AUTHOR: Fazley Rabby Patwary
MENTOR: Md. Motiur Rahman
SUPERVISOR: Dr. Debasish Sarker
PROGRAM: Bachelor of Science in Mechanical Engineering
DEPARTMENT: Department of Mechanical Engineering
INSTITUTION: International University of Business Agriculture and Technology
SUBMISSION: Spring, 2025
KEY WORDS: UAV propeller, Blade optimization, Computational fluid dunamics (CFD), Genetic algorithm (GA), Aeroacoustic Noise Reduction
ABSTRACT: Unmanned Aerial Vehicles (UAVs) are increasingly used in applications such as surveillance, delivery, and agricultural monitoring, where propeller-generated noise and limited energy efficiency remain critical challenges. This study presents an integrated optimization framework for UAV propeller design aimed at reducing aerodynamic noise while improving performance and energy efficiency. A Genetic Algorithm (GA) is employed to optimize key geometric parameters, particularly chord length and blade-tip features, using Blade Element Momentum Theory (BEMT) for rapid performance evaluation. High-fidelity Computational Fluid Dynamics (CFD) simulations in ANSYS Fluent are used to analyze flow structures, vortex formation, and aerodynamic behavior, while the Ffowcs-Williams/Hawkings (FW-H) acoustic model predicts noise characteristics. To validate the numerical results, baseline and optimized propellers were fabricated using 3D printing and experimentally tested for thrust, torque, power consumption, and acoustic emissions.

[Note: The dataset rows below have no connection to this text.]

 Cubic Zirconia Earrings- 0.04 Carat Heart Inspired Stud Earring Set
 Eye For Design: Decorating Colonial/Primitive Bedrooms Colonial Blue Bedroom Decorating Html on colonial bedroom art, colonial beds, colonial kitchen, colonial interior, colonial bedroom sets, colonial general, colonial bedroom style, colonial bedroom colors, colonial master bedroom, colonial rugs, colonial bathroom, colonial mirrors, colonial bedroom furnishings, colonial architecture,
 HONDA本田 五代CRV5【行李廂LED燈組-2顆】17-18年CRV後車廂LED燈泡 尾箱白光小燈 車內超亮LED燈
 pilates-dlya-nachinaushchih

Results indicate a 4–5% improvement in thrust-to-torque ratio for the optimized design, enabling equivalent thrust generation with reduced power usage. Additionally, tonal noise at the Blade Passing Frequency (BPF) is reduced by approximately 1.5–2 dB. These findings demonstrate that targeted geometric modifications can significantly enhance UAV propeller efficiency and noise performance, contributing to extended flight times and improved suitability for noise-sensitive environments.
CAD Model
Baseline 8045 Propeller
Modified GA Propeller
Flow Field Analysis Using CFD
Tip Vortices Study Using CFD
Aeroacoustic Noise Comperison Using FW-H Acoustic Model
Experimental Setup
Conclusion
This study focused on optimizing UAV propeller design to improve aerodynamic efficiency using a combination of Genetic Algorithm (GA)-based optimization, Computational Fluid Dynamics (CFD) simulations, and experimental validation. The research successfully demonstrated that targeted modifications to propeller geometry, particularly at the tip, can achieve significant
improvements in aerodynamic performance. Key findings include:
The GA-optimized propeller achieved a 4.02% to 4.70% improvement in aerodynamic efficiency compared to the baseline design, primarily due to reduced torque requirements. This translates to lower power consumption and extended flight endurance for UAVs.

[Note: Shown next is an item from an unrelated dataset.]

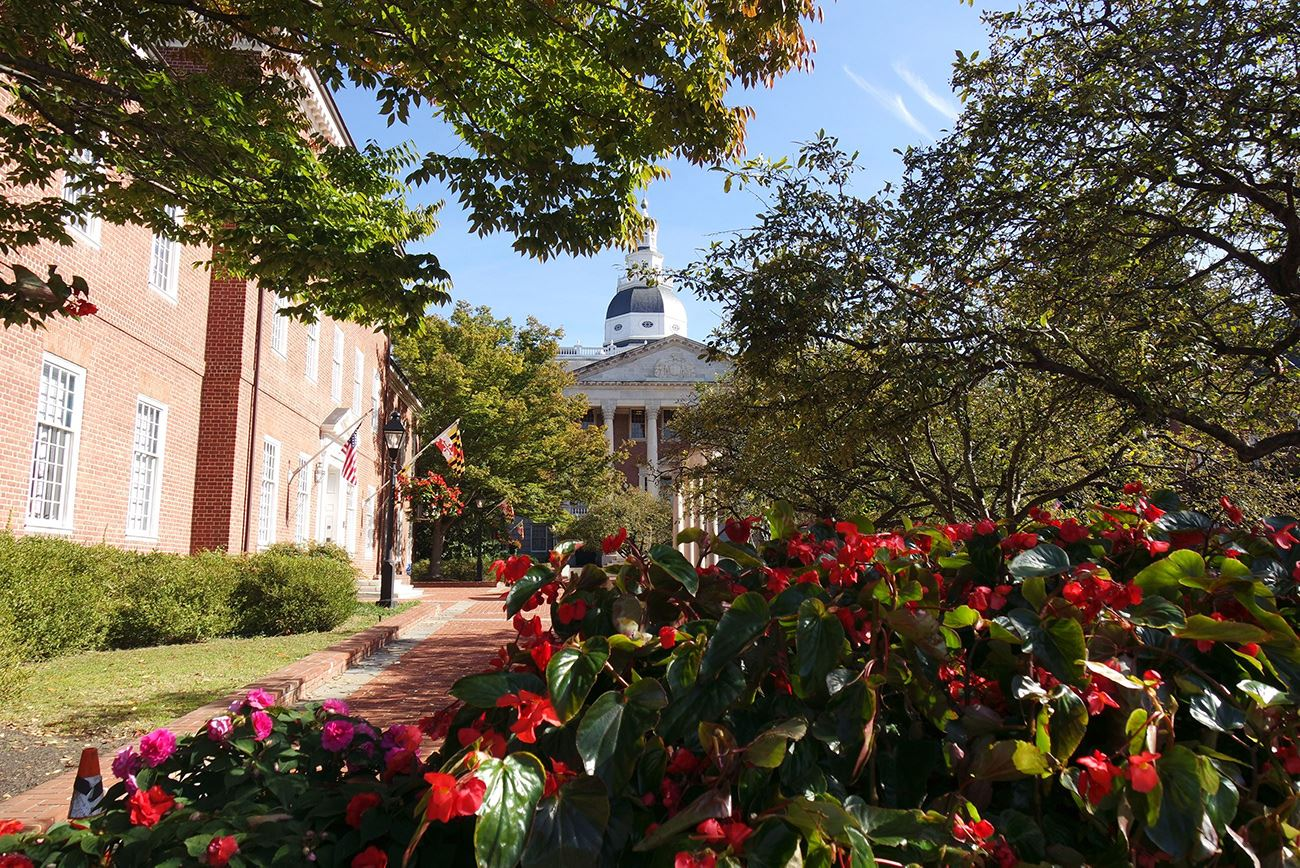 History of Annapolis | Annapolis, MD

The tip modification also had the secondary benefit of reducing tonal noise at the Blade Passing Frequency (BPF), with lower Sound Pressure Levels (SPL) observed across all tested RPMs (3000, 4000, and 5000 RPM). This was achieved by weakening the tip vortex strength, a major source of tonal noise.

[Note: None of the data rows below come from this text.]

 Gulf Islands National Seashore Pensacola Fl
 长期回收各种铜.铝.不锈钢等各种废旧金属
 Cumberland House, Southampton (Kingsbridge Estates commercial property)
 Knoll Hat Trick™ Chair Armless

The experimental results closely matched the CFD simulation predictions, validating the accuracy of the computational models and the effectiveness of the GA-based optimization approach. This consistency between simulation and experimentation underscores the reliability of the proposed design methodology.
The optimized propeller design offers a balanced solution for UAV applications, combining improved aerodynamic efficiency with secondary noise reduction benefits. This makes it particularly suitable for missions where energy efficiency is critical, such as long-endurance surveillance, delivery operations, and military applications.